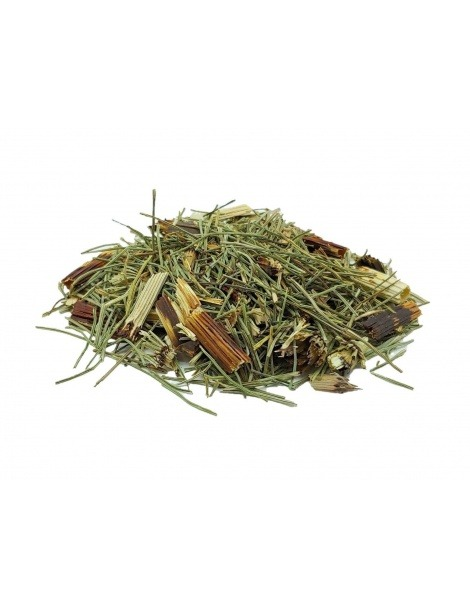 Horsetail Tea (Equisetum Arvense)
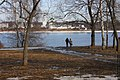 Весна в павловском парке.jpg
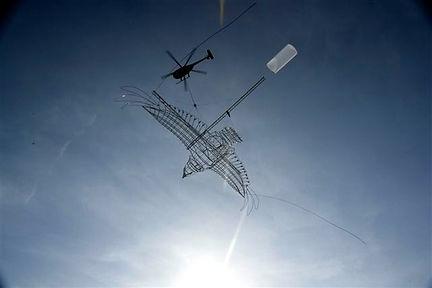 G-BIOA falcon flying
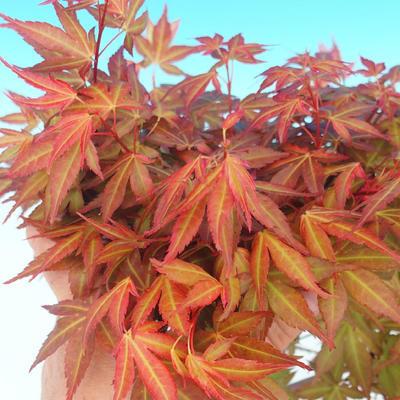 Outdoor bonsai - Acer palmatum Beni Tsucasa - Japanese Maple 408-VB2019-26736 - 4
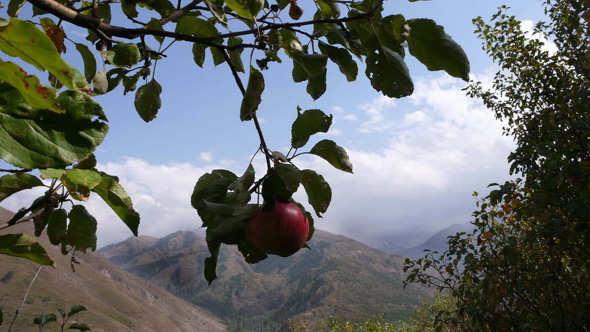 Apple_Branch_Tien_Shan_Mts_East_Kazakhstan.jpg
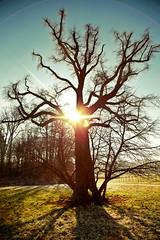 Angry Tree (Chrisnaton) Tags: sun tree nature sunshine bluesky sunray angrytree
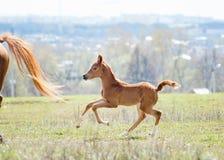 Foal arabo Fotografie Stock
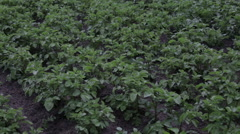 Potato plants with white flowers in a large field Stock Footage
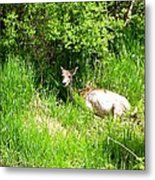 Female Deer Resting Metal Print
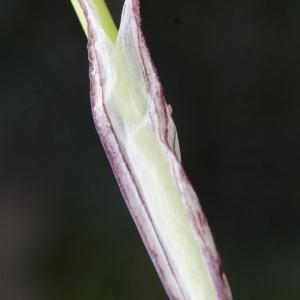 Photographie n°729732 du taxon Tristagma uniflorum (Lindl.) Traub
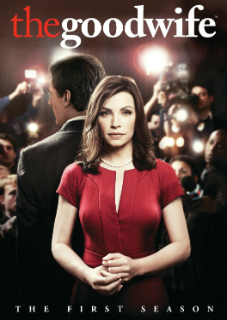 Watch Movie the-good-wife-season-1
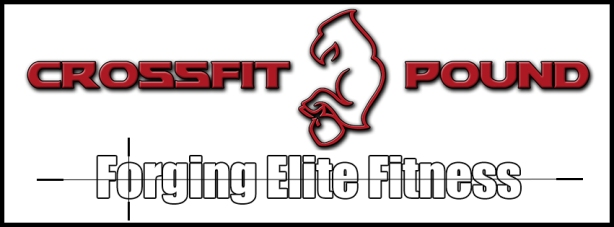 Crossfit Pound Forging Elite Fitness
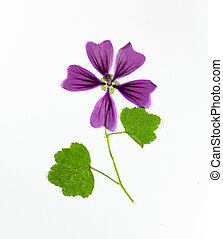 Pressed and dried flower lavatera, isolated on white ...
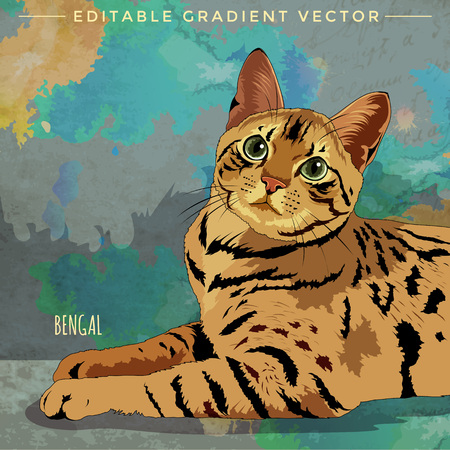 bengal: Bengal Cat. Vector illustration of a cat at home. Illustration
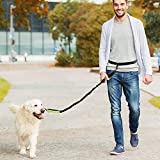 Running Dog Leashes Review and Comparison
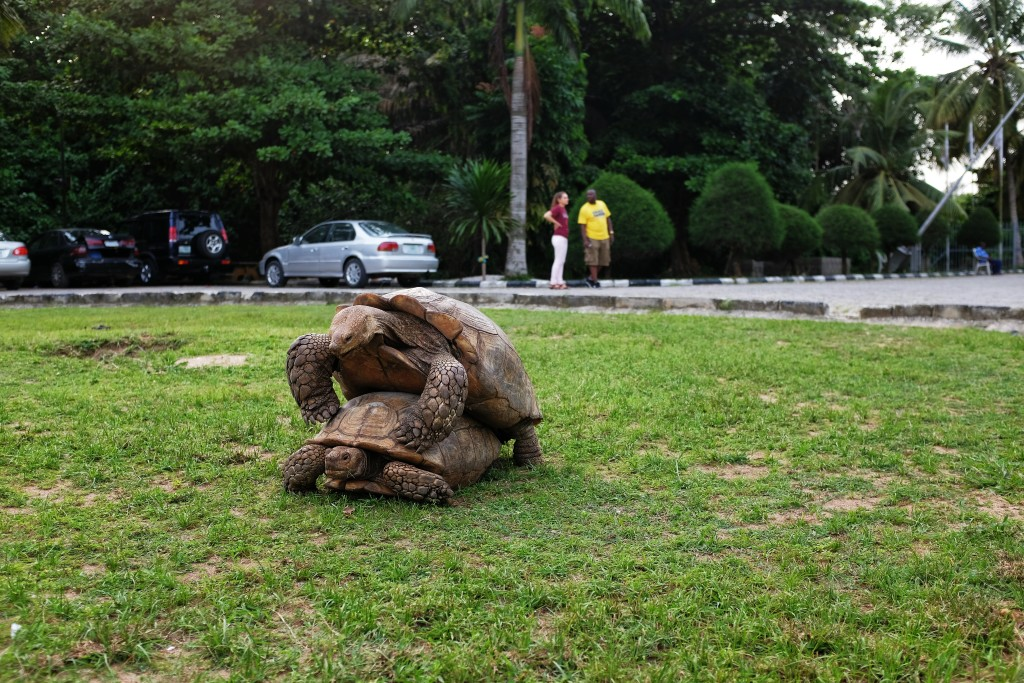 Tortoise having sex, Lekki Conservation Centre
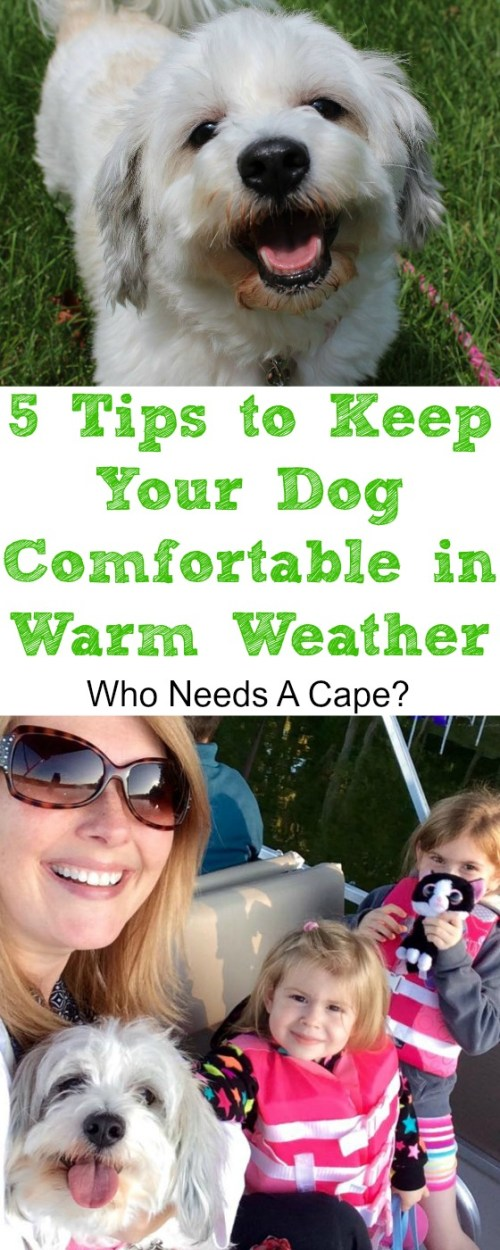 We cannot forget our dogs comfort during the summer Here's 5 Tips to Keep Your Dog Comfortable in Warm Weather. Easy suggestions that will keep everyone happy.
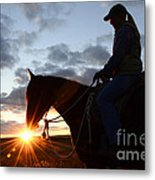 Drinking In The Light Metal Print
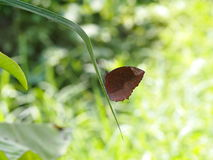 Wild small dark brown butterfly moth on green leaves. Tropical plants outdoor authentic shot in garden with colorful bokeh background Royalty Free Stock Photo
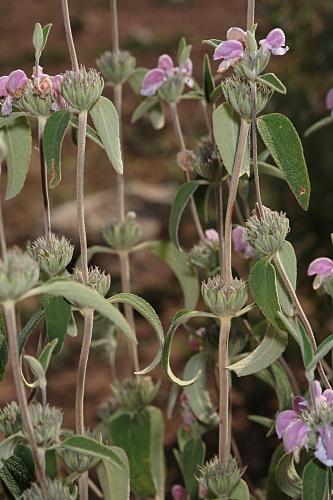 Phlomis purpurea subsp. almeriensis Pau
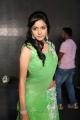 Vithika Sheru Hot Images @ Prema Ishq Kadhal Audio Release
___
Assignment = Could you reproduce exactly the lines running from the one with "Crossfit Pound Forging Elite Fitness" through the final line of the listing above, both included, and drop the pictures?

Response area =
 Crossfit Pound Forging Elite Fitness
 Pressed and dried flower lavatera, isolated on white ...
 bengal: Bengal Cat. Vector illustration of a cat at home. Illustration
 Running Dog Leashes Review and Comparison
 Tortoise having sex, Lekki Conservation Centre
 We cannot forget our dogs comfort during the summer Here's 5 Tips to Keep Your Dog Comfortable in Warm Weather. Easy suggestions that will keep everyone happy.
 Drinking In The Light Metal Print
 Wild small dark brown butterfly moth on green leaves. Tropical plants outdoor authentic shot in garden with colorful bokeh background Royalty Free Stock Photo
 Phlomis purpurea subsp. almeriensis Pau
 Vithika Sheru Hot Images @ Prema Ishq Kadhal Audio Release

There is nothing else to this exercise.